Garous: Sólo los Cuentasueños y los Verbena han logrado algún tipo de relación con estos seres de carácter agresivo y variable. Y aún en esos casos son relaciones tensas, ya que los Hombres Lobo protegen con celo los Nodos espirituales alrededor de los que suelen vivir… y que son una fuente constante de tentadora Quintaesencia.

Otros Cambiaformas: Las relaciones entre estos seres y los Magos son muy escasas, y el Mago medio considera que son poco más que agentes de la Paradoja. Sólo algunos Despertados especialmente interesados en el estudio de la realidad y el caos han tenido tratos cuando menos extraños con los Ananasi.

Changeling: Los Magos de las Tradiciones mantienen una relación fluida con estos seres, que consideran la esperanza viviente de que la Magia puede sobrevivir. En los tiempos modernos suelen trabajar juntos para devolver la ilusión, la creatividad y las creencias míticas a un mundo cada vez más gris y violento.

Demonios: Los Magos prefieren ignorar la idea de que este tipo de seres pueda existir. Consideran que son agentes de la Paradoja, horrores de la psique que es mejor mantener alejados mediante un uso inteligente de la Magia. La única excepción a este hecho son los Nefandos, que han llegado a vender su alma a estos monstruos para esparcir la corrupción por el mundo.

Cazadores: Los Magos saben que la Inquisición no ha desaparecido del todo. Sigue habiendo una sociedad secreta que persigue la brujería y los Magos de las Tradiciones suelen andarse con cuidado y sospechar de quien hace preguntas incómodas. La Tecnocracia no los considera peligrosos, ya que ellos mismos aseguran que sus conocimientos nada tienen que ver con la Magia, por lo que no tienen nada que temer. De hecho, la Tecnocracia suele utilizar a algunos agentes especialistas en la Caza para perseguir a miembros de las Tradiciones.

Momias: Pocos Magos han tratado con estos seres, por lo que su relación es casi nula. Los que sí lo han hecho aseguran que es tal su poder que lo mejor es mantenerse alejados de ellos.

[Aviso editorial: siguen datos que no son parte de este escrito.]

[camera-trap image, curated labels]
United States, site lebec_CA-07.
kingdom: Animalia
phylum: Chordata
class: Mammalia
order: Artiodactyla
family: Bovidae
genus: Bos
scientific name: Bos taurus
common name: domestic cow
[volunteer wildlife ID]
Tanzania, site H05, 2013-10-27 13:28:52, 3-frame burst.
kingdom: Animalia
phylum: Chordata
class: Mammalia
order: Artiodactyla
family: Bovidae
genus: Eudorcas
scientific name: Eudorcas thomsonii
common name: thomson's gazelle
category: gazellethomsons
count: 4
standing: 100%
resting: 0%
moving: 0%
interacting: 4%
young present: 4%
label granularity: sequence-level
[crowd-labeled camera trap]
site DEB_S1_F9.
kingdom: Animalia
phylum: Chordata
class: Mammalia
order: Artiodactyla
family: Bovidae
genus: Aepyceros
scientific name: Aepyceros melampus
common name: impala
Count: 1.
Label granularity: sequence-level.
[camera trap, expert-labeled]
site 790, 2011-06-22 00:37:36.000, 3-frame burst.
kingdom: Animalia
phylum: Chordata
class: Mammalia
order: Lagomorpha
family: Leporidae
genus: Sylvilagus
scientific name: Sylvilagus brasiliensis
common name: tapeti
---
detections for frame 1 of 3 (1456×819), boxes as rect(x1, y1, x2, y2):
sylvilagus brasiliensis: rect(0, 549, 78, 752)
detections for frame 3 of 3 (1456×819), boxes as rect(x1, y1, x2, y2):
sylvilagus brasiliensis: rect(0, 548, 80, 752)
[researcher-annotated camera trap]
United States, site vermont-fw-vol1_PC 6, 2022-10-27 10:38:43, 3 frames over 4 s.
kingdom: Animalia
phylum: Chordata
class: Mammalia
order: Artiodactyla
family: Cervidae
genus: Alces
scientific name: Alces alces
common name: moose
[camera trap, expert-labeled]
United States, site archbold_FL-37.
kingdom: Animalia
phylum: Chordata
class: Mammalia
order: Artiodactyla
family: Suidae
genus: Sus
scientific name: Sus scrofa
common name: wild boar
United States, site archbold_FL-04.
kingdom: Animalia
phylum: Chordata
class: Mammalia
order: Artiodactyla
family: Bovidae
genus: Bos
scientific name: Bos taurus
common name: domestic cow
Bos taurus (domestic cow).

Wraiths: Los Magos no desean tener mucho trato con ellos, ya que su propia existencia les recuerda su propia mortalidad. Sólo los Eutánatos tienen algún tipo de afinidad con ellos. Algunos Despertados exploradores han llegado a adentrarse en el Mundo de los Muertos, describiendo las grandes tormentas que asolan ese lugar. No obstante, son pocos los que hacen ese viaje y consiguen regresar. También hay Magos que tratan de invocar a estos seres, lo que suele conducir a un enfrentamiento directo como el ritual de invocación no tenga un éxito completo.

 

Merece una especial atención el trato de la Tecnocracia con estos seres. Evidentemente son todos enemigos en tanto en cuanto su mera existencia es un órdago a la estabilidad de toda la realidad. No obstante, la Tecnocracia es sutil y es astuta. En la mayor parte de los casos autoriza Protocolos de actuación que generalmente no van más allá de una vigilancia a largo plazo hasta delimitar claramente la amenaza de un ser sobrenatural para después autorizar o no su eliminación. Caso especial es su trato con los Cazadores, a los que puede llegar a ayudar ya que consideran que comparten los mismos fines sólo que algunos son mucho más simples que cualquier Tecnócrata y creen que hay casos en los que el Cazador se ha infectado de la propia naturaleza sobrenatural de sus presas.

La Tecnocracia detecta con cierta facilidad a Vampiros y Hombres Lobo, aunque los considera una amenaza absolutamente nimia y controlable. Apenas conciben la posibilidad de que existan Fantasmas y su Banalidad es tan fuerte que su mera presencia puede destruir a un Changeling.